The later building is entered through a corridor between two shops. In front of the temple is a courtyard surrounded by a portico with brick piers. The portico near the entrance is extra wide, and supported by two additional piers. Here were found a black-and-white mosaic with geometrical motifs and a ship (much damaged), and inscriptions referring to the guild of the fabri navales (ship-carpenters or ship-builders). One of the inscriptions (on a base for a statue) is a dedication to a patron of the guild, P. Martius Philippus, from the late second century AD (AE 1955, 177):

P(ublio) MARTIO QVI[r(ina)]
PHILIPPO
CVRATORI VIAE PRAE[nesti]NAE
AEDILICIO CVRVLI V(iatori) Q(uaestori) A[b aer]ARIO
TRIBVNO FABRVM NAV[alium Port]ENS(ium)
PLEBES CORPORIS [fabrum naval]IVM
OSTIENS(ium) QVI[bus ex s(enatus) c(onsulto) coire li]CET
PATRONO [optim]O
S(ua) P(ecunia) P(osuit)

The temple was built on a high podium, and was reached along marble steps. In the front part of the podium, below the pronaos, was a room that could be reached through a door in the left side wall. In front of the temple, in the courtyard, was a rectangular basin. The area behind the temple (c. 16 x 14.50) was flanked by porticoes and could be used by the guild as meeting-hall.

Ostia and Portus each had its own guild of ship-carpenters (analyzed by Konen). The guilds had hundreds of members, which suggests that ships were not only repaired in the harbours, but also built. The fabri navales must have worked together with several other guilds, such as that of the stuppatores (for more information see the Officina Stuppatoria (I,X,3)).

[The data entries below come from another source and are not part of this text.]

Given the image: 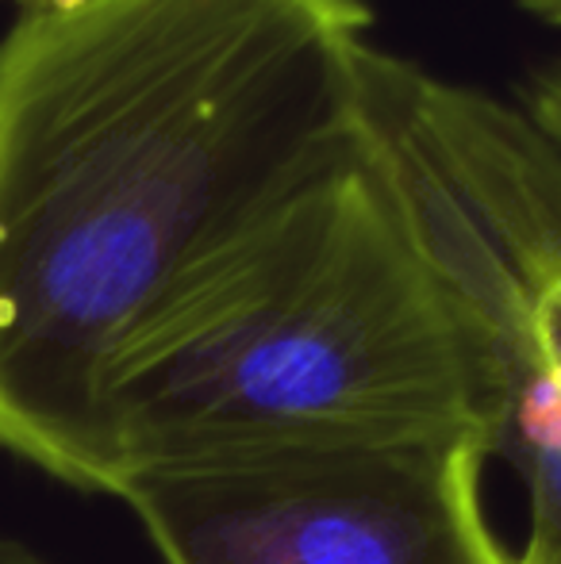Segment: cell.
I'll use <instances>...</instances> for the list:
<instances>
[{
    "label": "cell",
    "mask_w": 561,
    "mask_h": 564,
    "mask_svg": "<svg viewBox=\"0 0 561 564\" xmlns=\"http://www.w3.org/2000/svg\"><path fill=\"white\" fill-rule=\"evenodd\" d=\"M369 0H28L0 35V457L120 496L105 369L362 150Z\"/></svg>",
    "instance_id": "cell-1"
},
{
    "label": "cell",
    "mask_w": 561,
    "mask_h": 564,
    "mask_svg": "<svg viewBox=\"0 0 561 564\" xmlns=\"http://www.w3.org/2000/svg\"><path fill=\"white\" fill-rule=\"evenodd\" d=\"M105 415L120 488L185 460L481 438L465 335L362 150L170 284L108 361Z\"/></svg>",
    "instance_id": "cell-2"
},
{
    "label": "cell",
    "mask_w": 561,
    "mask_h": 564,
    "mask_svg": "<svg viewBox=\"0 0 561 564\" xmlns=\"http://www.w3.org/2000/svg\"><path fill=\"white\" fill-rule=\"evenodd\" d=\"M362 162L470 346L481 446L524 491L511 553L561 564V150L524 108L374 46Z\"/></svg>",
    "instance_id": "cell-3"
},
{
    "label": "cell",
    "mask_w": 561,
    "mask_h": 564,
    "mask_svg": "<svg viewBox=\"0 0 561 564\" xmlns=\"http://www.w3.org/2000/svg\"><path fill=\"white\" fill-rule=\"evenodd\" d=\"M481 438L139 468L120 499L165 564H511Z\"/></svg>",
    "instance_id": "cell-4"
},
{
    "label": "cell",
    "mask_w": 561,
    "mask_h": 564,
    "mask_svg": "<svg viewBox=\"0 0 561 564\" xmlns=\"http://www.w3.org/2000/svg\"><path fill=\"white\" fill-rule=\"evenodd\" d=\"M524 108L542 131L550 134V142L561 150V58L542 66L531 82L524 85Z\"/></svg>",
    "instance_id": "cell-5"
},
{
    "label": "cell",
    "mask_w": 561,
    "mask_h": 564,
    "mask_svg": "<svg viewBox=\"0 0 561 564\" xmlns=\"http://www.w3.org/2000/svg\"><path fill=\"white\" fill-rule=\"evenodd\" d=\"M0 564H54L51 557H43L39 550H31L20 538L0 534Z\"/></svg>",
    "instance_id": "cell-6"
},
{
    "label": "cell",
    "mask_w": 561,
    "mask_h": 564,
    "mask_svg": "<svg viewBox=\"0 0 561 564\" xmlns=\"http://www.w3.org/2000/svg\"><path fill=\"white\" fill-rule=\"evenodd\" d=\"M516 4L524 8L527 15L542 20L547 28H558L561 31V0H516Z\"/></svg>",
    "instance_id": "cell-7"
},
{
    "label": "cell",
    "mask_w": 561,
    "mask_h": 564,
    "mask_svg": "<svg viewBox=\"0 0 561 564\" xmlns=\"http://www.w3.org/2000/svg\"><path fill=\"white\" fill-rule=\"evenodd\" d=\"M511 564H519V561H516V553H511Z\"/></svg>",
    "instance_id": "cell-8"
},
{
    "label": "cell",
    "mask_w": 561,
    "mask_h": 564,
    "mask_svg": "<svg viewBox=\"0 0 561 564\" xmlns=\"http://www.w3.org/2000/svg\"><path fill=\"white\" fill-rule=\"evenodd\" d=\"M20 4H28V0H20Z\"/></svg>",
    "instance_id": "cell-9"
}]
</instances>
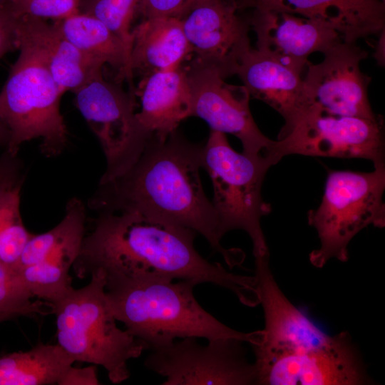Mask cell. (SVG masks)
<instances>
[{
    "instance_id": "1",
    "label": "cell",
    "mask_w": 385,
    "mask_h": 385,
    "mask_svg": "<svg viewBox=\"0 0 385 385\" xmlns=\"http://www.w3.org/2000/svg\"><path fill=\"white\" fill-rule=\"evenodd\" d=\"M197 232L134 211L102 210L84 235L73 268L83 277L96 270L106 276L211 283L229 289L245 305L259 304L254 276L228 272L196 250Z\"/></svg>"
},
{
    "instance_id": "2",
    "label": "cell",
    "mask_w": 385,
    "mask_h": 385,
    "mask_svg": "<svg viewBox=\"0 0 385 385\" xmlns=\"http://www.w3.org/2000/svg\"><path fill=\"white\" fill-rule=\"evenodd\" d=\"M202 152V145L177 130L164 140L153 135L126 173L101 185L93 205L101 211H134L192 230L230 267L240 265L244 253L220 243L217 214L200 180Z\"/></svg>"
},
{
    "instance_id": "3",
    "label": "cell",
    "mask_w": 385,
    "mask_h": 385,
    "mask_svg": "<svg viewBox=\"0 0 385 385\" xmlns=\"http://www.w3.org/2000/svg\"><path fill=\"white\" fill-rule=\"evenodd\" d=\"M106 294L116 320L141 341L147 349L166 346L178 339L220 338L259 342L262 330L233 329L207 312L193 294L195 283L139 277L106 276Z\"/></svg>"
},
{
    "instance_id": "4",
    "label": "cell",
    "mask_w": 385,
    "mask_h": 385,
    "mask_svg": "<svg viewBox=\"0 0 385 385\" xmlns=\"http://www.w3.org/2000/svg\"><path fill=\"white\" fill-rule=\"evenodd\" d=\"M90 276L86 286L73 287L49 305L56 318L57 344L75 361L103 366L109 380L119 384L130 377L128 361L147 349L118 327L106 297L104 272L96 270Z\"/></svg>"
},
{
    "instance_id": "5",
    "label": "cell",
    "mask_w": 385,
    "mask_h": 385,
    "mask_svg": "<svg viewBox=\"0 0 385 385\" xmlns=\"http://www.w3.org/2000/svg\"><path fill=\"white\" fill-rule=\"evenodd\" d=\"M18 49L0 92V118L9 132V153L14 156L24 142L41 138L43 151L54 155L67 140L60 111L64 92L32 45L18 37Z\"/></svg>"
},
{
    "instance_id": "6",
    "label": "cell",
    "mask_w": 385,
    "mask_h": 385,
    "mask_svg": "<svg viewBox=\"0 0 385 385\" xmlns=\"http://www.w3.org/2000/svg\"><path fill=\"white\" fill-rule=\"evenodd\" d=\"M385 167L371 172L329 170L317 208L308 212L309 225L317 231L320 246L309 261L322 268L330 259H349L352 238L369 225L385 226Z\"/></svg>"
},
{
    "instance_id": "7",
    "label": "cell",
    "mask_w": 385,
    "mask_h": 385,
    "mask_svg": "<svg viewBox=\"0 0 385 385\" xmlns=\"http://www.w3.org/2000/svg\"><path fill=\"white\" fill-rule=\"evenodd\" d=\"M271 165L235 151L225 133L211 130L202 145V168L211 178L212 202L217 217L220 237L234 230L247 233L255 258L269 256L261 219L272 210L264 201L262 187Z\"/></svg>"
},
{
    "instance_id": "8",
    "label": "cell",
    "mask_w": 385,
    "mask_h": 385,
    "mask_svg": "<svg viewBox=\"0 0 385 385\" xmlns=\"http://www.w3.org/2000/svg\"><path fill=\"white\" fill-rule=\"evenodd\" d=\"M74 103L97 136L106 158L100 185L126 173L135 163L151 135L135 118V93L124 91L98 73L73 92Z\"/></svg>"
},
{
    "instance_id": "9",
    "label": "cell",
    "mask_w": 385,
    "mask_h": 385,
    "mask_svg": "<svg viewBox=\"0 0 385 385\" xmlns=\"http://www.w3.org/2000/svg\"><path fill=\"white\" fill-rule=\"evenodd\" d=\"M186 337L151 350L144 364L165 377L164 385L257 384L253 363L247 358L245 342L232 338L207 341Z\"/></svg>"
},
{
    "instance_id": "10",
    "label": "cell",
    "mask_w": 385,
    "mask_h": 385,
    "mask_svg": "<svg viewBox=\"0 0 385 385\" xmlns=\"http://www.w3.org/2000/svg\"><path fill=\"white\" fill-rule=\"evenodd\" d=\"M279 161L288 155L337 158H362L374 168L385 167L384 123L337 116L312 107L283 138L275 140Z\"/></svg>"
},
{
    "instance_id": "11",
    "label": "cell",
    "mask_w": 385,
    "mask_h": 385,
    "mask_svg": "<svg viewBox=\"0 0 385 385\" xmlns=\"http://www.w3.org/2000/svg\"><path fill=\"white\" fill-rule=\"evenodd\" d=\"M186 71L192 93V116L205 120L211 130L237 137L245 155L271 166L277 164L275 140L265 136L254 120L246 88L228 84L215 70L192 61Z\"/></svg>"
},
{
    "instance_id": "12",
    "label": "cell",
    "mask_w": 385,
    "mask_h": 385,
    "mask_svg": "<svg viewBox=\"0 0 385 385\" xmlns=\"http://www.w3.org/2000/svg\"><path fill=\"white\" fill-rule=\"evenodd\" d=\"M238 10L233 0H196L180 19L192 61L224 78L236 74L252 48L248 20L240 18Z\"/></svg>"
},
{
    "instance_id": "13",
    "label": "cell",
    "mask_w": 385,
    "mask_h": 385,
    "mask_svg": "<svg viewBox=\"0 0 385 385\" xmlns=\"http://www.w3.org/2000/svg\"><path fill=\"white\" fill-rule=\"evenodd\" d=\"M322 53L320 63L307 62L303 79L312 107L332 115L376 119L368 98L371 78L360 68L368 53L339 40Z\"/></svg>"
},
{
    "instance_id": "14",
    "label": "cell",
    "mask_w": 385,
    "mask_h": 385,
    "mask_svg": "<svg viewBox=\"0 0 385 385\" xmlns=\"http://www.w3.org/2000/svg\"><path fill=\"white\" fill-rule=\"evenodd\" d=\"M259 385H364L372 381L347 332L313 353L255 360Z\"/></svg>"
},
{
    "instance_id": "15",
    "label": "cell",
    "mask_w": 385,
    "mask_h": 385,
    "mask_svg": "<svg viewBox=\"0 0 385 385\" xmlns=\"http://www.w3.org/2000/svg\"><path fill=\"white\" fill-rule=\"evenodd\" d=\"M248 22L256 34V49L299 74L312 53L342 40L317 21L277 9L252 8Z\"/></svg>"
},
{
    "instance_id": "16",
    "label": "cell",
    "mask_w": 385,
    "mask_h": 385,
    "mask_svg": "<svg viewBox=\"0 0 385 385\" xmlns=\"http://www.w3.org/2000/svg\"><path fill=\"white\" fill-rule=\"evenodd\" d=\"M253 97L267 103L284 120L277 139L285 136L312 105L301 74L256 48H250L236 74Z\"/></svg>"
},
{
    "instance_id": "17",
    "label": "cell",
    "mask_w": 385,
    "mask_h": 385,
    "mask_svg": "<svg viewBox=\"0 0 385 385\" xmlns=\"http://www.w3.org/2000/svg\"><path fill=\"white\" fill-rule=\"evenodd\" d=\"M256 7L317 21L350 43L384 30L385 2L381 0H248L242 9Z\"/></svg>"
},
{
    "instance_id": "18",
    "label": "cell",
    "mask_w": 385,
    "mask_h": 385,
    "mask_svg": "<svg viewBox=\"0 0 385 385\" xmlns=\"http://www.w3.org/2000/svg\"><path fill=\"white\" fill-rule=\"evenodd\" d=\"M182 66L144 76L135 92L140 100V109L135 112L138 124L160 140L192 116V93L186 68Z\"/></svg>"
},
{
    "instance_id": "19",
    "label": "cell",
    "mask_w": 385,
    "mask_h": 385,
    "mask_svg": "<svg viewBox=\"0 0 385 385\" xmlns=\"http://www.w3.org/2000/svg\"><path fill=\"white\" fill-rule=\"evenodd\" d=\"M18 37L39 53L53 79L63 92H74L98 73L103 65L92 60L61 32L55 23L21 16Z\"/></svg>"
},
{
    "instance_id": "20",
    "label": "cell",
    "mask_w": 385,
    "mask_h": 385,
    "mask_svg": "<svg viewBox=\"0 0 385 385\" xmlns=\"http://www.w3.org/2000/svg\"><path fill=\"white\" fill-rule=\"evenodd\" d=\"M192 56L180 19H143L133 28L129 69L144 76L183 65Z\"/></svg>"
},
{
    "instance_id": "21",
    "label": "cell",
    "mask_w": 385,
    "mask_h": 385,
    "mask_svg": "<svg viewBox=\"0 0 385 385\" xmlns=\"http://www.w3.org/2000/svg\"><path fill=\"white\" fill-rule=\"evenodd\" d=\"M84 225L85 211L44 259L17 271L34 297L50 305L73 288L69 270L78 257L85 235Z\"/></svg>"
},
{
    "instance_id": "22",
    "label": "cell",
    "mask_w": 385,
    "mask_h": 385,
    "mask_svg": "<svg viewBox=\"0 0 385 385\" xmlns=\"http://www.w3.org/2000/svg\"><path fill=\"white\" fill-rule=\"evenodd\" d=\"M54 23L64 36L88 57L103 66L109 64L118 71L119 78L131 81L129 49L101 21L78 12Z\"/></svg>"
},
{
    "instance_id": "23",
    "label": "cell",
    "mask_w": 385,
    "mask_h": 385,
    "mask_svg": "<svg viewBox=\"0 0 385 385\" xmlns=\"http://www.w3.org/2000/svg\"><path fill=\"white\" fill-rule=\"evenodd\" d=\"M74 362L58 344H38L27 351L0 356V385L58 384Z\"/></svg>"
},
{
    "instance_id": "24",
    "label": "cell",
    "mask_w": 385,
    "mask_h": 385,
    "mask_svg": "<svg viewBox=\"0 0 385 385\" xmlns=\"http://www.w3.org/2000/svg\"><path fill=\"white\" fill-rule=\"evenodd\" d=\"M139 3L140 0H81L79 12L101 21L130 53L132 23L138 15Z\"/></svg>"
},
{
    "instance_id": "25",
    "label": "cell",
    "mask_w": 385,
    "mask_h": 385,
    "mask_svg": "<svg viewBox=\"0 0 385 385\" xmlns=\"http://www.w3.org/2000/svg\"><path fill=\"white\" fill-rule=\"evenodd\" d=\"M34 297L14 269L0 262V312L14 317L43 314Z\"/></svg>"
},
{
    "instance_id": "26",
    "label": "cell",
    "mask_w": 385,
    "mask_h": 385,
    "mask_svg": "<svg viewBox=\"0 0 385 385\" xmlns=\"http://www.w3.org/2000/svg\"><path fill=\"white\" fill-rule=\"evenodd\" d=\"M32 235L23 224L20 207L16 208L0 230V262L15 270Z\"/></svg>"
},
{
    "instance_id": "27",
    "label": "cell",
    "mask_w": 385,
    "mask_h": 385,
    "mask_svg": "<svg viewBox=\"0 0 385 385\" xmlns=\"http://www.w3.org/2000/svg\"><path fill=\"white\" fill-rule=\"evenodd\" d=\"M19 15L61 20L79 12L81 0H6Z\"/></svg>"
},
{
    "instance_id": "28",
    "label": "cell",
    "mask_w": 385,
    "mask_h": 385,
    "mask_svg": "<svg viewBox=\"0 0 385 385\" xmlns=\"http://www.w3.org/2000/svg\"><path fill=\"white\" fill-rule=\"evenodd\" d=\"M196 0H140L138 14L143 19L155 17L180 19Z\"/></svg>"
},
{
    "instance_id": "29",
    "label": "cell",
    "mask_w": 385,
    "mask_h": 385,
    "mask_svg": "<svg viewBox=\"0 0 385 385\" xmlns=\"http://www.w3.org/2000/svg\"><path fill=\"white\" fill-rule=\"evenodd\" d=\"M21 17L7 1H2L0 4V58L7 52L18 48L17 31Z\"/></svg>"
},
{
    "instance_id": "30",
    "label": "cell",
    "mask_w": 385,
    "mask_h": 385,
    "mask_svg": "<svg viewBox=\"0 0 385 385\" xmlns=\"http://www.w3.org/2000/svg\"><path fill=\"white\" fill-rule=\"evenodd\" d=\"M20 207V185L5 170L0 175V230L16 208Z\"/></svg>"
},
{
    "instance_id": "31",
    "label": "cell",
    "mask_w": 385,
    "mask_h": 385,
    "mask_svg": "<svg viewBox=\"0 0 385 385\" xmlns=\"http://www.w3.org/2000/svg\"><path fill=\"white\" fill-rule=\"evenodd\" d=\"M96 365L77 368L70 366L60 378L58 385H97L99 384Z\"/></svg>"
},
{
    "instance_id": "32",
    "label": "cell",
    "mask_w": 385,
    "mask_h": 385,
    "mask_svg": "<svg viewBox=\"0 0 385 385\" xmlns=\"http://www.w3.org/2000/svg\"><path fill=\"white\" fill-rule=\"evenodd\" d=\"M381 38L379 41V44L376 47L375 58L380 65L384 64V30L381 33Z\"/></svg>"
},
{
    "instance_id": "33",
    "label": "cell",
    "mask_w": 385,
    "mask_h": 385,
    "mask_svg": "<svg viewBox=\"0 0 385 385\" xmlns=\"http://www.w3.org/2000/svg\"><path fill=\"white\" fill-rule=\"evenodd\" d=\"M9 138V132L0 118V143L7 142Z\"/></svg>"
},
{
    "instance_id": "34",
    "label": "cell",
    "mask_w": 385,
    "mask_h": 385,
    "mask_svg": "<svg viewBox=\"0 0 385 385\" xmlns=\"http://www.w3.org/2000/svg\"><path fill=\"white\" fill-rule=\"evenodd\" d=\"M14 318L10 314L0 312V322Z\"/></svg>"
},
{
    "instance_id": "35",
    "label": "cell",
    "mask_w": 385,
    "mask_h": 385,
    "mask_svg": "<svg viewBox=\"0 0 385 385\" xmlns=\"http://www.w3.org/2000/svg\"><path fill=\"white\" fill-rule=\"evenodd\" d=\"M233 1L237 5L238 9H242L243 6L248 0H233Z\"/></svg>"
},
{
    "instance_id": "36",
    "label": "cell",
    "mask_w": 385,
    "mask_h": 385,
    "mask_svg": "<svg viewBox=\"0 0 385 385\" xmlns=\"http://www.w3.org/2000/svg\"><path fill=\"white\" fill-rule=\"evenodd\" d=\"M5 170V168L2 166V164L0 163V175Z\"/></svg>"
},
{
    "instance_id": "37",
    "label": "cell",
    "mask_w": 385,
    "mask_h": 385,
    "mask_svg": "<svg viewBox=\"0 0 385 385\" xmlns=\"http://www.w3.org/2000/svg\"><path fill=\"white\" fill-rule=\"evenodd\" d=\"M383 2H385V0H381Z\"/></svg>"
}]
</instances>
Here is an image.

In the courtyard 47 columns, 20 bases and several capitals were found, not finished yet. They are of marble from the Greek island Thasos. On some of the columns the name Volusianus v(ir) c(larissimus) was found. They belong to the second half of the fourth or the first half of the fifth century: this man was either C. Ceionius Rufus Volusianus Lampadius, praefectus Urbi in 365-366 AD, or his nephew, praefectus praetorio in 429 AD. He may have lived in the Domus dei Dioscuri (III,IX,1). The columns were stored here to be used in building projects of Volusianus, one of which was the adjacent Basilica Cristiana, where columns with his name were used. The fact that many columns were never used may be related to the invasion by Gaeseric and the Vandals in 455 AD.

Plan of the temple

Plan of the temple. After SO I.

Plan of the area in front of the temple

Plan of the area in front of the temple,
with location of columns, bases and capitals.
From De Ruyt 1995, fig. 1.

Photographs



The temple seen from the south-east (Schola del Traiano). Photograph: Jan Theo Bakker.


Reconstruction drawing by Italo Gismondi. Sopr. Arch. di Ostia, neg. B 1567.


The remains of the fullery behind the temple, seen from the east. From De Ruyt 2001, fig. 3.


Marble columns, stored in the building in late antiquity. Photograph: Jan Theo Bakker.


Marble columns, stored in the building in late antiquity. Photograph: Jan Theo Bakker.


The inscription VOLVSIANIVC on one of the marble columns. Photograph: Jan Theo Bakker.


The excavation of the marble columns (1938). Pensabene 1998, fig. 19.


Funeral inscription (CIL XIV, 321) of P. Celerius Amandus.
He died at the age of 18. The tools below the inscription
(ruler, carpenter's axe, compasses, two rudders) show
that he was a shipbuilder. Photograph: Eric Taylor.


P(ublio) CELERIO P(ubli) F(ilio) PAL(atina) AMANDO
D(ecreto) D(ecurionum) DECVRIO ADLECTVS HVNC
DECVRIONES FVNERE PVBLICO EF
FERENDVM CENSVERVNT EIQVE
HONORES OMNES DECREVERVNT
ET TVRIS P(ondo) XX PATER HONORE VSVS
IMPENSAM REMISIT VIXIT ANNOS XIIX
MENSES XI DIES XIIX P(ublius) CELERIVS P(ubli) LIBERTVS
CHRYSEROS ET SCANTIA LANTHANVSA PARENTES
FECERVNT SIBI ET SVIS LIBERTIS LIBERTABVS POSTERISQVE
EORVM



Fragment of an inscription mentioning the Fabri Navales.